Monday, Jun. 01, 1942
The Hero As An Army
MEN ON BATAAN-John Hersey-Knopf ($2.50).
For a hero-hungry U.S., TIME Editor John Hersey has written the first important life of General Douglas MacArthur. It is seldom easy to write the life of a hero, especially when that hero is also an army. Who was the hero of the Battle of Bataan? Author Hersey answers this biographical question by writing two books in one.
Book No. 1 is the biography of Douglas MacArthur. There are flashes of MacArthur's father, Arthur MacArthur, who fought for the Union at Missionary Ridge, who was the last military governor of the Philippines. There are flashes of young Douglas hurrying every day to meet his mother on West Point's Flirtation Walk or being helped by her to escape from the West Point hotel through a coal chute when he was caught out of bounds. There is MacArthur commanding the Rainbow Division in 1917, leading attacks in person. There is MacArthur in Washington obeying orders by clearing out the Bonus Marchers, but dropping in on their camp of an evening to swap talk with his old Rainbow men and give them money.
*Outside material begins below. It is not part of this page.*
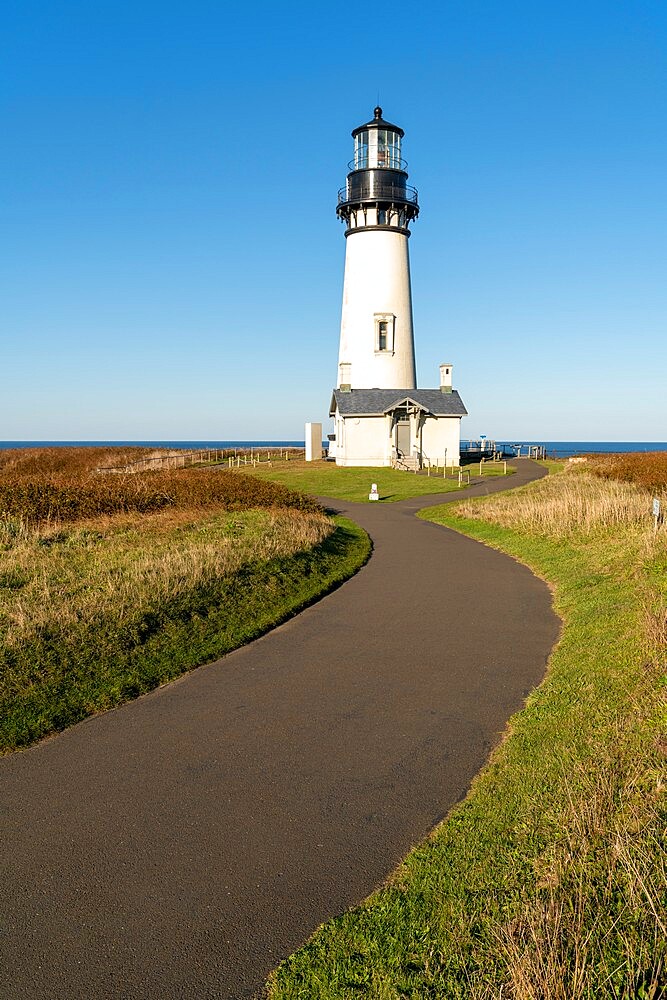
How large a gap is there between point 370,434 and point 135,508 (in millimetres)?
25910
There is MacArthur quietly picking Bataan as the ground on which to halt the Japanese, then calmly leading the struggle, calmly refusing to move for Japanese bombs, calmly leaving with his wife and four-year-old son in the high-powered speed boat (which had been his idea for Philippine naval defense), calmly waiting at the rendezvous for the planes from Australia, which were too few and almost too late. It is the picture of a hero who is brilliant, courageous, a great leader of soldiers, but also a little overambitious, a little garish, a little rhetorical.
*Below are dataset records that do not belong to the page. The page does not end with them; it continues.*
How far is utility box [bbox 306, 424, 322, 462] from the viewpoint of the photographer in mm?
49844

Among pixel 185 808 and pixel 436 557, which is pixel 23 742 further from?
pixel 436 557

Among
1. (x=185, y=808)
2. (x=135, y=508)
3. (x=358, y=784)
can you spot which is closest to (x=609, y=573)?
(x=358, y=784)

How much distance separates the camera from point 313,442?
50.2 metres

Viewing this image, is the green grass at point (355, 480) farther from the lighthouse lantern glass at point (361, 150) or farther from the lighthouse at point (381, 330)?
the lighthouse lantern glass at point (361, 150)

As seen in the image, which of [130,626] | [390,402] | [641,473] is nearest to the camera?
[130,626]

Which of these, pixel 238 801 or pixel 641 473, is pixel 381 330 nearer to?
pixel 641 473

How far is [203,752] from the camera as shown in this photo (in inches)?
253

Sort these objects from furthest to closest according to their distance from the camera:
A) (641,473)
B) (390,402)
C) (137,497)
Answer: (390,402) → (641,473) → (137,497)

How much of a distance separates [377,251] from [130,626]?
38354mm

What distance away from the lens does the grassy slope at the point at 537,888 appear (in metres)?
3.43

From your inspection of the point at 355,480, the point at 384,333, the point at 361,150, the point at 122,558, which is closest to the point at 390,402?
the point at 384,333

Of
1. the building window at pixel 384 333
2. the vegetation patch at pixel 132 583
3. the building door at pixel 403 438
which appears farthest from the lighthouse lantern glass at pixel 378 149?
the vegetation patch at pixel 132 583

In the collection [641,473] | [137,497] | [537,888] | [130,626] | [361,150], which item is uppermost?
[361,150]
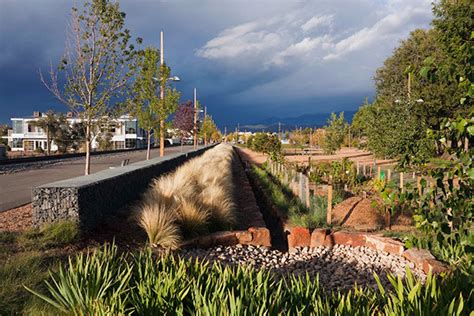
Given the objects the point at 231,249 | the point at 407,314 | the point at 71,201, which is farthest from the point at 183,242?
the point at 407,314

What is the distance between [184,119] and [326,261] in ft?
118

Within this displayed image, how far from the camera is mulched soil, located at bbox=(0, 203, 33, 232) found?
6.96 metres

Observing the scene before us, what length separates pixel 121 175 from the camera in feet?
28.3

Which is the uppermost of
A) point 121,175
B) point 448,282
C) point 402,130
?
point 402,130

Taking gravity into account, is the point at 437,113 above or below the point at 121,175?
above

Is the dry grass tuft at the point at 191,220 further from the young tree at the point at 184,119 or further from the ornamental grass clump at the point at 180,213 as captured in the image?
the young tree at the point at 184,119

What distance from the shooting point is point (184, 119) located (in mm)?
41312

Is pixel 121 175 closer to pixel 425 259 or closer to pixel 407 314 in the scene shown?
pixel 425 259

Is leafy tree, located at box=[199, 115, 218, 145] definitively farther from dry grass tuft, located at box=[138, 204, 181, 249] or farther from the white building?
dry grass tuft, located at box=[138, 204, 181, 249]

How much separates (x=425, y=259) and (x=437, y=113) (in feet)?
74.3

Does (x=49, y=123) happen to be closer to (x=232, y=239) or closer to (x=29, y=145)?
(x=29, y=145)

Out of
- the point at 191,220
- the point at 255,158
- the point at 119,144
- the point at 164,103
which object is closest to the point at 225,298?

This is how Author Hersey introduces General MacArthur when Manila had reached the incredible brink of war: "He had been first in his class at West Point and First Captain of the class, too. He had been the first member of the Rainbow Division. He had been the first American Army officer ever to become a Field Marshal. He had been the first American to be a four-star General twice. . . . He had always done his job with a flourish and well. . . . He had been handsome, and divorced, and sometimes rather colorfully dressed, and always full of splendid rhetoric. He had said the Philippines could be held and he had considered himself the man to do it. 'By God,' he had said in Manila, 'it was Destiny that sent me here!' He was the only one who had been so brilliant. He had better be good, they said; he had better be better than the enemy."
Book No. 2 is about MacArthur's men, the men of Bataan, "unafraid in their foxholes, good young men who loved their mothers and had all the usual hobbies, hunters, men who liked flowers, men who were good to their little sisters, men who could do the muscle grind and who were very active around their vicinity, never letting no one put nothing over on them."
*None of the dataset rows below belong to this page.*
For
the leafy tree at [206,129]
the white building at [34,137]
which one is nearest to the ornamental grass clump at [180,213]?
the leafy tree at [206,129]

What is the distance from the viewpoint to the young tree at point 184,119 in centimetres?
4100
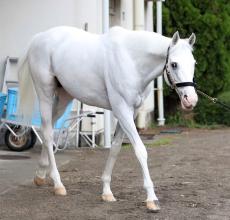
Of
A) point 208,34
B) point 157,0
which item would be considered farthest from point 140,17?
point 208,34

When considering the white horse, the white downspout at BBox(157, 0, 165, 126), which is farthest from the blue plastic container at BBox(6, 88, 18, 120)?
the white downspout at BBox(157, 0, 165, 126)

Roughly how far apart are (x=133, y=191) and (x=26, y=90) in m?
1.74

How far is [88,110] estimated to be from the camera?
1125 centimetres

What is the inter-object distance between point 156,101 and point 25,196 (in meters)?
9.81

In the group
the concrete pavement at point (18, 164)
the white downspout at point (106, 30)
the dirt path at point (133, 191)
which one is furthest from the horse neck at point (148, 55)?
the white downspout at point (106, 30)

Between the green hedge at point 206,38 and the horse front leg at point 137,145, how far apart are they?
9974mm

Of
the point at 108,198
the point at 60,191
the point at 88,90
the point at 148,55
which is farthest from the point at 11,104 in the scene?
the point at 148,55

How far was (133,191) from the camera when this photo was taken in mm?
7543

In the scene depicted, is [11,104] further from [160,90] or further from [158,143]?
[160,90]

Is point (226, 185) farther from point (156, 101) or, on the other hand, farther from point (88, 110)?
point (156, 101)

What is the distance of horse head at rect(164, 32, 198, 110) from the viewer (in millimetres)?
6229

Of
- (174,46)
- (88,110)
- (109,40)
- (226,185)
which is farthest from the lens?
(88,110)

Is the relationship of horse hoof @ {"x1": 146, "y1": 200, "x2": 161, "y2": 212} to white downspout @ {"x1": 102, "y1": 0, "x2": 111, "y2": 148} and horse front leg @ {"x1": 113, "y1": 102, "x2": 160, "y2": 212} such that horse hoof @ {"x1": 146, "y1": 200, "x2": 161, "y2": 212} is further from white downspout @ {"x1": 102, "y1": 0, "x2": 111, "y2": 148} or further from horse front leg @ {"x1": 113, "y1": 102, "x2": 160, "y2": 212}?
Answer: white downspout @ {"x1": 102, "y1": 0, "x2": 111, "y2": 148}

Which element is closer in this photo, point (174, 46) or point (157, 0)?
point (174, 46)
This is how Hersey introduces the men who went through the first Japanese air attack: "The men, who had instinctively thrown themselves on the ground, stood up and dusted off. The Sergeant who had started a letter carefully folded the piece of paper, which had only 'Dear Mom' on it, and put it in his pocket. They all talked about the wind that bombs make, and how they felt. . . . They started loading their guns. They had never actually fired their guns before and they wished they could let a couple of rounds go just to get over the tenseness. But they held their fire until pursuits suddenly started swooping in. In the absence of the battery's Lieutenant, who was having lunch in the officers' mess, the Sergeant who had been running the radio shouted to the crew to stay low, keep calm and keep firing. . . . His sensations, by his own account later, took in everything from hot flashes to the calm a man feels only on the toilet seat. First he was scared. Then, when he had fired his gun for the first time, he felt very good, very sure of himself. . . .
"The Sergeant who worked the radio . .. was Joe Stanley Smith, and he was a New Mexican. Joe Stanley got his nose broken playing soldier with his older brother at the age of four. He grew up muscular, and he was all the neighbors' friend. The people of Carlsbad used to send for Joe Stanley when there was a drowning in the Pecos River, and Joe Stanley would go and swim strongly and take out the body. He had a big black dog, he liked to dance and he would box with anyone just for fun. He married a girl whose name was also Smith, and they had a baby, and the baby had three grandmothers all named Smith. 'He has a very pleasing personality,' his mother says. 'Clean, neat and good looking and everybody likes him very much, there's not a more popular boy anywhere.' "
The difference between these two pieces of writing is the difference between the two parts of the book. The biography of MacArthur is shrewdly and competently done. But when Author Hersey describes the men of Bataan and their battles, feeling and words blend in the unforced flow that is the pulse of music and writing.